# 1st Attempt at GLS, UGH!



## BusyHands (Feb 4, 2016)

This is not going to well. Trying to make GLS. It's been in the crock now for 4 (It was turned off) hours. I had to leave home, I came back did the zap test...... ZAP. Lol, 1st time for that. Ph strip reads 10, clarity test couldn't see through the side, but could see through to the bottom. So I just turned the crock back on warm. Can I salvage? Or should I just chunk it, I really need to get to bed.


----------



## IrishLass (Feb 4, 2016)

Just cover the pot and leave it alone (no heat). Check for zap tomorrow. Chances are good it will be perfectly fine.


IrishLass


----------



## BusyHands (Feb 4, 2016)

IrishLass said:


> Just cover the pot and leave it alone (no heat). Check for zap tomorrow. Chances are good it will be perfectly fine.
> 
> 
> IrishLass


Thank You!!!! Turned it off


----------



## Susie (Feb 4, 2016)

If you followed the YouTube video recipe, it is not the greatest recipe in the world.  I would suggest reading this:

http://www.soapmakingforum.com/showthread.php?t=46114


----------



## lsg (Feb 4, 2016)

I have to leave my GLS paste  for more than 24 hours sometimes before it is ready.


----------



## DeeAnna (Feb 4, 2016)

As if IL, Susie, and lsg aren't enough voices singing this song ... yeah, patience is a virtue with LS.


----------



## BusyHands (Feb 4, 2016)

Thanks everyone for the warm  & helpful replies. The videos make it seem so easy! But I guess when you've done it a "million" times it is. Here is the finished product, I'm not going to use it. I think I got "noid" this mooring. I couldn't tell if zapped or just tingled. Either way, I'm not comfortable using it. I diluted it a little when I got home & washed my hand with it. It felt weird to my skin. So, I will make another attempt hopefully tomorrow. I got air bubbles from to much stirring, I'm assuming. This was just a basic Liquid Castile Soap.


----------



## BusyHands (Feb 4, 2016)

Please excuse any misspelled words, I'm usually doing this from my phone.


----------



## Misschief (Feb 4, 2016)

Don't toss it yet... let it sit even longer. Honest, it does work.


----------



## BusyHands (Feb 4, 2016)

Misschief said:


> Don't toss it yet... let it sit even longer. Honest, it does work.

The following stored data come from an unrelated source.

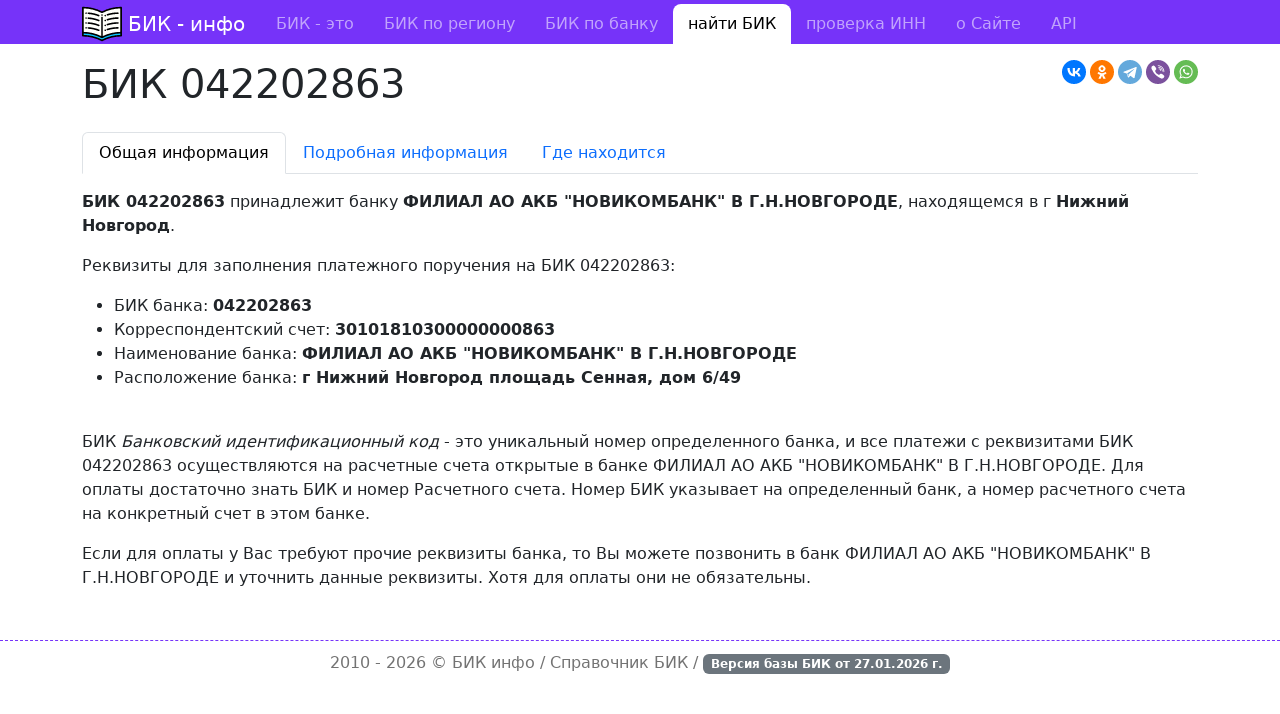

--- FILE ---
content_type: text/html; charset=utf-8
request_url: https://bik-info.ru/bik/042202863
body_size: 3137
content:
<!DOCTYPE html><html><head><meta charset="utf-8"><title>БИК 042202863 - ФИЛИАЛ АО АКБ "НОВИКОМБАНК" В Г.Н.НОВГОРОДЕ</title><meta name="viewport" content="width=device-width, initial-scale=1"><link rel="shortcut icon" href="https://bik-info.ru/favicon.svg" type="image/x-icon"><link rel="stylesheet" href="/vendor/bootstrap/css/bootstrap.min.css"><link rel="stylesheet" href="/css/style.css?v="><link rel="canonical" href="https://bik-info.ru/bik/042202863"><meta name="description" content="Информация по БИК 042202863 банка ФИЛИАЛ АО АКБ &quot;НОВИКОМБАНК&quot; В Г.Н.НОВГОРОДЕ из Нижний Новгород"><script>window.yaContextCb = window.yaContextCb || []</script><script src="https://yandex.ru/ads/system/context.js" async></script></head><body><header><nav class="navbar navbar-expand-lg navbar-dark mb-3 pt-1"><div class="container"><a class="navbar-brand" href="/">БИК - инфо</a><button class="navbar-toggler" type="button" data-bs-toggle="collapse" data-bs-target="#menu"><span class="navbar-toggler-icon"></span></button><div class="collapse navbar-collapse" id="menu"><ul class="navbar-nav me-auto"><li class="nav-item"><a class="nav-link" href="/">БИК - это</a></li><li class="nav-item"><a class="nav-link" href="/region/">БИК по региону</a></li><li class="nav-item"><a class="nav-link" href="/name/">БИК по банку</a></li><li class="nav-item active"><a class="nav-link" href="/bik/">найти БИК</a></li><li class="nav-item"><a class="nav-link" href="/inn.html">проверка ИНН</a></li><li class="nav-item"><a class="nav-link" href="/about.html">о Сайте</a></li><li class="nav-item"><a class="nav-link" href="/base.html">API</a></li></ul></div></div></nav></header><main class="container"><div id="adfox_172908710098633634"></div><script>
    window.yaContextCb.push(()=>{
        Ya.adfoxCode.create({
            ownerId: 283009,
            containerId: 'adfox_172908710098633634',
            params: {
                pp: 'g',
                ps: 'igtg',
                p2: 'y'
            }
        })
    })
</script><script src="https://yastatic.net/share2/share.js"></script><div class="ya-share2 float-end" data-curtain data-shape="round" data-services="vkontakte,odnoklassniki,telegram,viber,whatsapp"></div><h1>БИК 042202863</h1><ul class="nav nav-tabs mb-3 mt-4"><li class="nav-item"><button class="nav-link active" data-bs-toggle="tab" data-bs-target="#info" type="button">Общая информация</button></li><li class="nav-item"><button class="nav-link" data-bs-toggle="tab" data-bs-target="#full" type="button">Подробная информация</button></li><li class="nav-item"><button class="nav-link" data-bs-toggle="tab" data-bs-target="#map" type="button">Где находится</button></li></ul><div class="tab-content"><div class="tab-pane fade show active" id="info"><p><b>БИК 042202863</b> принадлежит банку <b>ФИЛИАЛ АО АКБ "НОВИКОМБАНК" В Г.Н.НОВГОРОДЕ</b>, находящемся в г <b>Нижний Новгород</b>.</p><p>Реквизиты для заполнения платежного поручения на БИК 042202863:</p><ul><li>БИК банка: <b>042202863</b></li><li>Корреспондентский счет: <b>30101810300000000863</b></li><li>Наименование банка: <b>ФИЛИАЛ АО АКБ "НОВИКОМБАНК" В Г.Н.НОВГОРОДЕ</b></li><li>Расположение банка: <b>г Нижний Новгород площадь Сенная, дом 6/49</b></li></ul><br /><p>БИК <i>Банковский идентификационный код</i> - это уникальный номер определенного банка, и все платежи с реквизитами БИК 042202863 осуществляются на расчетные счета открытые в банке ФИЛИАЛ АО АКБ "НОВИКОМБАНК" В Г.Н.НОВГОРОДЕ. Для оплаты достаточно знать БИК и номер Расчетного счета. Номер БИК указывает на определенный банк, а номер расчетного счета на конкретный счет в этом банке.</p><p>Если для оплаты у Вас требуют прочие реквизиты банка, то Вы можете позвонить в банк ФИЛИАЛ АО АКБ "НОВИКОМБАНК" В Г.Н.НОВГОРОДЕ и уточнить данные реквизиты. Хотя для оплаты они не обязательны.</p></div><div class="tab-pane fade" id="full"><table class="table table-bordered table-hover"><tbody><tr><th>Корреспондентский счет</th><td> 30101810300000000863 </td></tr><tr><th>Наименование банка</th><td>ФИЛИАЛ АО АКБ "НОВИКОМБАНК" В Г.Н.НОВГОРОДЕ</td></tr><tr><th>Индекс</th><td>603024</td></tr><tr><th>Населенный пункт</th><td>г Нижний Новгород</td></tr><tr><th>Адрес</th><td>площадь Сенная, дом 6/49</td></tr><tr><th>Код по ОКАТО</th><td>22</td></tr><tr><th>Код ОКПО</th><td></td></tr><tr><th>Регистрационный номер</th><td></td></tr><tr><th>Участие в электронных расчетах</th><td> не участвует в электронных расчетах </td></tr><tr><th>Срок прохождения документов (дней)</th><td></td></tr><tr><th>Дата добавление информации</th><td>2011-04-26</td></tr><tr><th>Дата последнего изменения информации</th><td></td></tr></tbody></table></div><div class="tab-pane fade" id="map"><p>Банк ФИЛИАЛ АО АКБ "НОВИКОМБАНК" В Г.Н.НОВГОРОДЕ с номером БИК <b>042202863</b> расположен<br /> в <b>г Нижний Новгород</b> по адресу <b>площадь Сенная, дом 6/49</b>.</p><script src="https://api-maps.yandex.ru/2.1/?lang=ru_RU&apikey=adb9aa9b-fe04-4f92-9d61-7e8f904cabce" type="text/javascript"></script><script type="text/javascript">
ymaps.ready(init);

function init () {
	ymaps.geocode('г Нижний Новгород площадь Сенная, дом 6/49', { results: 1 }).then(function (res) {
	var firstGeoObject = res.geoObjects.get(0);

	window.myMap = new ymaps.Map("map", {
		center: firstGeoObject.geometry.getCoordinates(),
		zoom: 16
		});

	myMap.controls
		.add('zoomControl')
		.add('typeSelector')
		.add(new ymaps.control.MiniMap( { },{ size: [150, 100], zoomOffset: 6 }));

	ymaps.geocode(myMap.getCenter(), {results: 1})
		.then(function (res) {
			res.geoObjects.options.set('preset', 'twirl#bankIcon');
			myMap.geoObjects.add(res.geoObjects);
			});
		}, function (err) {
			})
        }
</script><div id="map" style="width: 100%; height: 500px"></div><br /></div></div></main><footer><div class="container"> 2010 - 2026 &copy; <a href="https://bik-info.ru/">БИК инфо</a> / Справочник БИК / <span class="badge bg-secondary">Версия базы БИК от <strong>27.01.2026</strong> г.</span></div></footer><script type="text/javascript" > (function(m,e,t,r,i,k,a){m[i]=m[i]||function(){(m[i].a=m[i].a||[]).push(arguments)}; m[i].l=1*new Date();k=e.createElement(t),a=e.getElementsByTagName(t)[0],k.async=1,k.src=r,a.parentNode.insertBefore(k,a)}) (window, document, "script", "https://mc.yandex.ru/metrika/tag.js", "ym"); ym(6570613, "init", { clickmap:true, trackLinks:true, accurateTrackBounce:true }); </script><noscript><div><img src="https://mc.yandex.ru/watch/6570613" style="position:absolute; left:-9999px;" alt="" /></div></noscript><script src="/vendor/bootstrap/js/bootstrap.bundle.min.js"></script></body></html>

I'll hold on to the rest of it... I had already tossed some of it.


----------



## Misschief (Feb 4, 2016)

Just put it in the time out corner and ignore it.


----------



## BusyHands (Feb 4, 2016)

Misschief said:


> Just put it in the time out corner and ignore it.


Lol!!!! Will Do


----------



## Susie (Feb 4, 2016)

Seriously, don't throw it away!  Liquid soap paste will become zapless if given time.  Just let it sit.  

But, if you have to wonder if you were zapped, you weren't.


----------



## BusyHands (Feb 8, 2016)

Update...4-5 days later. Before & After pics. No zap & No  tingly sensation. Time to try attempt #2.


----------